A bill passed by Congress goes to the President for the President’s signature. The President has ten days (excluding Sundays) to act upon it. If the President disapproves of the bill, he has to return it to the chamber from which it originated with a statement of the objections. This action is called a veto. The bill does not then become law unless both Houses, by two-thirds votes, override the veto. The President can also let a Bill become a law without signing it merely by letting 10 days pass. But a bill sent to the President during the last 10 days of a session of Congress cannot become a law unless it is signed. Any order, resolution or vote for which the concurrence of the Senate and House of Representatives may be necessary (except on a question of adjournment) shall be presented to the President of the United States. It shall take effect on being approved by the President. It it is disapproved, the Congress, by a two-thirds vote in each House, can override the veto.
Section 8 enumerates the powers of the Congress. These powers include the power:
- To levy and collect taxes;
- To borrow money for the public treasury;
- To establish post offices and post roads;
- To establish bankruptcy laws for the United States;
- To issue patents and copyrights;
- To set up a system of federal courts;
- To declare war;
- To set the standards for weights and measures;
- To punish piracy;
- To raise and support army;
- To make rules and regulations governing commerce between the states and with foreign countries;
- To make uniform rules for the naturalization of foreign citizens;
- To coin money, state its value and provide for the punishment of counterfeiters;
- To make rules and regulations governing commerce among the states and with foreign countries;
- To provide for a navy;
- To call out the militia to enforce federal laws, suppress lawlessness or repel invasions;
- To make all laws for the seat of government,
- To make all laws necessary to enforce the Constitution.
Section 9 sets forth the limits on congressional powers.
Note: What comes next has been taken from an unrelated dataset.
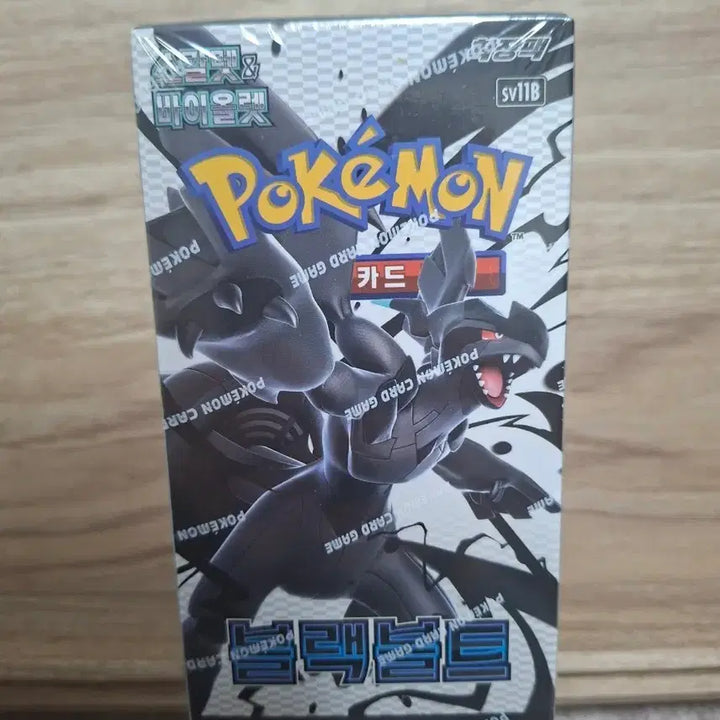 [BUNJANG] Black Bolt (Shrink Wrapped) / 블랙볼트 (슈링크o)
These limitations include:
- The privilege of the writ of habeas corpus shall not be suspended, unless when in cases of rebellion or invasion the public safety may require it.
- No bill of attainder or ex post facto Law shall be passed.
- No capitation, or other direct, tax shall be laid, unless in proportion to the census or enumeration herein before directed to be taken.
- No preference shall be given by any regulation of commerce or revenue to the ports of one state over those of another: nor shall vessels bound to, or from, one state, be obliged to enter, clear or pay duties in another.
- No title of nobility shall be granted by the United States: and no person holding any office of profit or trust under them, shall, without the consent of the Congress, accept of any present, emolument, office, or title, of any kind whatever, from any king, prince, or foreign state.
Section 10 sets forth the limitation on States. States cannot exercise powers reserved for the federal government. The States shall not enter into any treaties, alliances or confederation, grant Letters of Marque or reprisal, coin money or issue bills of credit. Furthermore, no state will make anything but gold and silver coin a tender in payment of debts. Only Congress has the power to coin the money that is to be used by the states. The states cannot pass any Bill of attainder, ex post facto Law, impair the Obligation of Contracts, or grant any Title of Nobility. States cannot interfere with the international trade of the United States. States cannot tax goods entering or leaving the state without the consent of the congress. States cannot levy tonnage duties on ships of war in times of peace without the consent of the Congress. States may not, without the consent of Congress, keep troops or armies during times of peace and may not enter into alliances nor compacts with foreign states, nor engage in war unless invaded.